Siegbahn, Karl Manne Georg

Siegbahn, Karl Manne Georg,

1886–1978, Swedish physicist. In 1913, he began a series of experiments that led to the discovery of the M series of X rays and demonstrated the shell arrangement of electrons within the atom. In the process, he developed equipment and techniques that established X-ray spectroscopy as a useful tool. For that work, he was awarded the 1924 Nobel Prize for Physics. He later served (1937–64) as the director of the Nobel Institute of Physics in Stockholm.

Siegbahn, Karl Manne Georg


Born Dec. 3, 1886, in Örebro. Swedish physicist. Member of the Royal Swedish Academy of Sciences (1922). After receiving his doctorate at the University of Lund in 1911, Siegbahn remained at the university as assistant to J. R. Rydberg. Siegbahn was a professor at the University of Lund from 1920 to 1923 and at the University of Uppsala from 1923 to 1937. In 1937 he became director of the Nobel Institute of Physics of the Royal Swedish Academy of Sciences.

Siegbahn’s research from 1912 to 1937 was concerned chiefly with X-ray spectroscopy. From 1937 he worked primarily in nuclear spectroscopy.
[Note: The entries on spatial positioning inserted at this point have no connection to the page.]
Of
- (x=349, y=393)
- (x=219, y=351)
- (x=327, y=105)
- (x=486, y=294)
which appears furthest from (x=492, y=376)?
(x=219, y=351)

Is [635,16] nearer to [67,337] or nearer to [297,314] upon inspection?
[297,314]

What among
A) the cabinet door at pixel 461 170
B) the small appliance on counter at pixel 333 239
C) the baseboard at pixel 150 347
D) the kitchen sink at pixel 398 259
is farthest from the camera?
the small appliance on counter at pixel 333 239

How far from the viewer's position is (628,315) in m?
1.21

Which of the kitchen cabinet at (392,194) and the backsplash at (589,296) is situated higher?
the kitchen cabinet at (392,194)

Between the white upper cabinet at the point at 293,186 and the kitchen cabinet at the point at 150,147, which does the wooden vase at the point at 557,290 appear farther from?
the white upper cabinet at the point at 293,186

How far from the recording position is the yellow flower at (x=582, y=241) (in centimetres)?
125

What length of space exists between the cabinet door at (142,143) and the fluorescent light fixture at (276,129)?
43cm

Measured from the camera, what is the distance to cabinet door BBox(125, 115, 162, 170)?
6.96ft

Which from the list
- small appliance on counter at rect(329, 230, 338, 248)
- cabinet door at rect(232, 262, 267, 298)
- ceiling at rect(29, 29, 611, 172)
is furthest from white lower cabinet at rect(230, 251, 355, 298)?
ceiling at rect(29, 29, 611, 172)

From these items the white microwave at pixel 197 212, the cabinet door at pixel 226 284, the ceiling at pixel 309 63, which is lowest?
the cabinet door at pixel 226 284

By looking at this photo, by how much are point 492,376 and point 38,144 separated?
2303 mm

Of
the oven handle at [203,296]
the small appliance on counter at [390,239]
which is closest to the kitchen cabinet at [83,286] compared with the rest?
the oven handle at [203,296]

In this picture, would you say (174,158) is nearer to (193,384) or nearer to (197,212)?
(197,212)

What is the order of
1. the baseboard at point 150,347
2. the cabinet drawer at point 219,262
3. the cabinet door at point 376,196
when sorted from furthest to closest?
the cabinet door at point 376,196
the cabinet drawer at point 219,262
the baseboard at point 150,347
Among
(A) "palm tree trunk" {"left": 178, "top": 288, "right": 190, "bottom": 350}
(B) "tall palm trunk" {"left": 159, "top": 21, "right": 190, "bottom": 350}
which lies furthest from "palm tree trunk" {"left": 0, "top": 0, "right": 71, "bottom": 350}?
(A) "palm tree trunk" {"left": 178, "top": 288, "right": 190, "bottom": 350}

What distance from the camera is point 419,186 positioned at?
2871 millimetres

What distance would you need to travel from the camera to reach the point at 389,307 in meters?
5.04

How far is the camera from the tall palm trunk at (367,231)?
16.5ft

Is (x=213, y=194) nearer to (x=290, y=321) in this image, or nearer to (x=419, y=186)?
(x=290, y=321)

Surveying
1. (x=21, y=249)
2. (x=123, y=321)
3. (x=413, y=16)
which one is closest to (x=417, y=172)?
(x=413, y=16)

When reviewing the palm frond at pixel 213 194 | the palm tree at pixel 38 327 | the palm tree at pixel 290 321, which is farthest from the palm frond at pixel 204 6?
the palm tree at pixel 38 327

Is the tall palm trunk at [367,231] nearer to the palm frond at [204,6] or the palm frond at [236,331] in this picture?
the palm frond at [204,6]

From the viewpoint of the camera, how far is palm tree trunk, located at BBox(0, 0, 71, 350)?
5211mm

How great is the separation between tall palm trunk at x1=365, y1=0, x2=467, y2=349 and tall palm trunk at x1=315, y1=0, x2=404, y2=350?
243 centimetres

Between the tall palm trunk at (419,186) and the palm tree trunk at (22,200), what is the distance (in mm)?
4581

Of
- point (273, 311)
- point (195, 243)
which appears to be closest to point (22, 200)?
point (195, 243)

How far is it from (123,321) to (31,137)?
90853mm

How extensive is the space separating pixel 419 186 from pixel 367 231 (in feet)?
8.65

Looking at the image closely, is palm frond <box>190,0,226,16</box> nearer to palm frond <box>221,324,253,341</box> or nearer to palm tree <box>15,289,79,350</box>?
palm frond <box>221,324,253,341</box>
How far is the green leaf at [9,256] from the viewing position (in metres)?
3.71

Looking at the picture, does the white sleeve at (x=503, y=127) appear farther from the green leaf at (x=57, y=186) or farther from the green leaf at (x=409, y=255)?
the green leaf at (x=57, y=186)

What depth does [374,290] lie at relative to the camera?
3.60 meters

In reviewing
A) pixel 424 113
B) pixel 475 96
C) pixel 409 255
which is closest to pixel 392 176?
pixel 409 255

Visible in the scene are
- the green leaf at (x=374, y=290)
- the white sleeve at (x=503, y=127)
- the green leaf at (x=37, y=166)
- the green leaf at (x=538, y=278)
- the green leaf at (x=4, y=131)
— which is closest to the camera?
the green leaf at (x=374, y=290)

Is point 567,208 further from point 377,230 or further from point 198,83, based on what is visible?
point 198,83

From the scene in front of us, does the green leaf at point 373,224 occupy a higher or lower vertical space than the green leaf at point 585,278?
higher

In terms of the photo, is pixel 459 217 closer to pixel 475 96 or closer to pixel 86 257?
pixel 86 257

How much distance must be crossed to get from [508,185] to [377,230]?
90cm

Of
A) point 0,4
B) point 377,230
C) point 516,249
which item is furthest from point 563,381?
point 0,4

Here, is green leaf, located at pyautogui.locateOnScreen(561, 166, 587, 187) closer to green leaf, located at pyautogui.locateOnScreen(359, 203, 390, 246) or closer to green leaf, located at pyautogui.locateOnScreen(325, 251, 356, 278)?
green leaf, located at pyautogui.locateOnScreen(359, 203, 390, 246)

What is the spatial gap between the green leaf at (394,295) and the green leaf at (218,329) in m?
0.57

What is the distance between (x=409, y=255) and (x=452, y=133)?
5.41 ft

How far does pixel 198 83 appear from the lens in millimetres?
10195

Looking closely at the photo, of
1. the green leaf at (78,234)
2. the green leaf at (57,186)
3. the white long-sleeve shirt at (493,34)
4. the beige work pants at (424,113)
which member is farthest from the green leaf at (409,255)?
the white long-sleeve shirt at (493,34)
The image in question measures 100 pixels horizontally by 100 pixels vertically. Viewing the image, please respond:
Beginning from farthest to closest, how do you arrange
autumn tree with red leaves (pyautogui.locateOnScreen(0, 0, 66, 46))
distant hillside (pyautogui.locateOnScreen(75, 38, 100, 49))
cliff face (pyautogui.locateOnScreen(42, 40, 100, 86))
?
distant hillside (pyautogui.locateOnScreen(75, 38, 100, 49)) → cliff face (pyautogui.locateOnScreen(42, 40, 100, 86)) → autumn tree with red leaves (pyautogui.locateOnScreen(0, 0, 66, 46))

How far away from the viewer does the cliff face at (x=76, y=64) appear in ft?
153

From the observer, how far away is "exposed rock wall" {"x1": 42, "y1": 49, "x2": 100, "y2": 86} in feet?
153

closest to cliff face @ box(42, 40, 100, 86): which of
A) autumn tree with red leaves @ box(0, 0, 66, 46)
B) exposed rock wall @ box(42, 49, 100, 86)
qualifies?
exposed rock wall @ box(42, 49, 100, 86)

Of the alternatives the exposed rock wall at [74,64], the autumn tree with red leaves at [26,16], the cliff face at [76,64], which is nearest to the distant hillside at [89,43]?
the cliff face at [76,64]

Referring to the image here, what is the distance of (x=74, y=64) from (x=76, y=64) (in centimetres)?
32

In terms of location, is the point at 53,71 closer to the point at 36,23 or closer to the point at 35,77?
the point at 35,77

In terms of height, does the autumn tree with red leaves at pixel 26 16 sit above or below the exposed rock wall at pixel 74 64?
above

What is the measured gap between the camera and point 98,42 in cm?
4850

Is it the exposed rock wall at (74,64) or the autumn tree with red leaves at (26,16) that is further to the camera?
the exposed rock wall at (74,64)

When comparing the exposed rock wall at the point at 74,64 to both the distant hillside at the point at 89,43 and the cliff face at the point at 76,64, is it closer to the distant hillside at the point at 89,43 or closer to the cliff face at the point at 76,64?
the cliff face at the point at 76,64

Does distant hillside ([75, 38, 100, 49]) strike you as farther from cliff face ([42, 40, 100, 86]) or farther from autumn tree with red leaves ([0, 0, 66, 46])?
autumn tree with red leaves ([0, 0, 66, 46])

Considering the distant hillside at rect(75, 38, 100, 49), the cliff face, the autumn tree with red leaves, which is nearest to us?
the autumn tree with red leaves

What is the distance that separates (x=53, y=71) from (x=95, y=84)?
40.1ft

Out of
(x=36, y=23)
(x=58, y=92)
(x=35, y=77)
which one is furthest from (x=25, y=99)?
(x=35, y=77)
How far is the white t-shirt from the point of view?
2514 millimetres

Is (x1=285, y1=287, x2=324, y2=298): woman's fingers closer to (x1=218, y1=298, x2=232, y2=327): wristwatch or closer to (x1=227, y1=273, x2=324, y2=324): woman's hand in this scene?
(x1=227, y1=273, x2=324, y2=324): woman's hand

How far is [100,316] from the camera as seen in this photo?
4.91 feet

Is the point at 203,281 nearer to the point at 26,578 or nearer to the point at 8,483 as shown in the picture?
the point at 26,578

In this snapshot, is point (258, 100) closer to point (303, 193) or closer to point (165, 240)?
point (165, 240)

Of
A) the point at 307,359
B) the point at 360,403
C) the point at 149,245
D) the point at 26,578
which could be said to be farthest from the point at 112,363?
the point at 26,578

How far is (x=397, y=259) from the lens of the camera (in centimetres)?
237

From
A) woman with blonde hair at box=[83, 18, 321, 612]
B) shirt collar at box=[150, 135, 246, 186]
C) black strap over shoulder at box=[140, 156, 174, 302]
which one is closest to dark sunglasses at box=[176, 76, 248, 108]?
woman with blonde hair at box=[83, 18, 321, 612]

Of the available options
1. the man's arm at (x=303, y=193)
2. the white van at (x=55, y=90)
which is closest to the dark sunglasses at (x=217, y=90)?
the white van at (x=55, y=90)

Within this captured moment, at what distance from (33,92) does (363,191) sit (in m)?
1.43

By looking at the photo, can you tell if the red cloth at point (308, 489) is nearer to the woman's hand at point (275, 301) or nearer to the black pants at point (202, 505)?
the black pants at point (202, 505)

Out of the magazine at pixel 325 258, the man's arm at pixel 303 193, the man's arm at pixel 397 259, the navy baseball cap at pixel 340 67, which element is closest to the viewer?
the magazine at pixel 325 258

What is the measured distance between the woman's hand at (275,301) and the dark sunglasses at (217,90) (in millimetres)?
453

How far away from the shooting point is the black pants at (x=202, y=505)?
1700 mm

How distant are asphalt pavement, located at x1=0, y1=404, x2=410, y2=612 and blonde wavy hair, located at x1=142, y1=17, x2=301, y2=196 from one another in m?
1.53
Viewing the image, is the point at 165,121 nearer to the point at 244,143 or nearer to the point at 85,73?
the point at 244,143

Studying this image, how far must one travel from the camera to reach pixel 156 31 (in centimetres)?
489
Using methods and precision apparatus he developed, Siegbahn studied X-ray spectra and made a substantial contribution to knowledge about such spectra. He was the first to observe and measure the dispersion of X rays, and he provided experimental proof that the index of refraction of X rays is less than 1. He made a diffraction grating with very closely spaced rulings (1,800 lines/mm) and used it to measure the wavelength of soft X rays. He is regarded as the founder of nuclear spectroscopy.

Siegbahn received a Nobel Prize in 1924. He became a foreign member of the Royal Society of London in 1933 and of the Academy of Sciences of the USSR in 1958.


Spektroskopie der Rontgenstrahlen. Berlin, 1924. Second ed.: Berlin, 1931.